BEGIN TASK INPUT
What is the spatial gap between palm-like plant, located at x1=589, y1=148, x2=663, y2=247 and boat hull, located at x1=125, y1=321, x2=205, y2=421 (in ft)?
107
END TASK INPUT
BEGIN TASK INPUT
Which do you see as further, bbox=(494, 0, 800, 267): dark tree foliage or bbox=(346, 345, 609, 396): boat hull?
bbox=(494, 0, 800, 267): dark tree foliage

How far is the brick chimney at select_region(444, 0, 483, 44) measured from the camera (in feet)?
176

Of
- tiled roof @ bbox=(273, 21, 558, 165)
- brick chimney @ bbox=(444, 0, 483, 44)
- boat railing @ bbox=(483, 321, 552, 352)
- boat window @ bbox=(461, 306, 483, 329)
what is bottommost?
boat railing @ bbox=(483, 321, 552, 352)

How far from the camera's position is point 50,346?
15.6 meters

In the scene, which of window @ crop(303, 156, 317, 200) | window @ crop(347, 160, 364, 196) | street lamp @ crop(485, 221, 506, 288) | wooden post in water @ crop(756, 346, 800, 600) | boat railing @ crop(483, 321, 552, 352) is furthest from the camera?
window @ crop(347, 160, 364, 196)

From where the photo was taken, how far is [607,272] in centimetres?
END TASK INPUT
Locate each line above that contains the string "dark", treating uppercase and lowercase as distinct, and copy every such line in full.

Which do you see as further, bbox=(494, 0, 800, 267): dark tree foliage or bbox=(346, 345, 609, 396): boat hull?
bbox=(494, 0, 800, 267): dark tree foliage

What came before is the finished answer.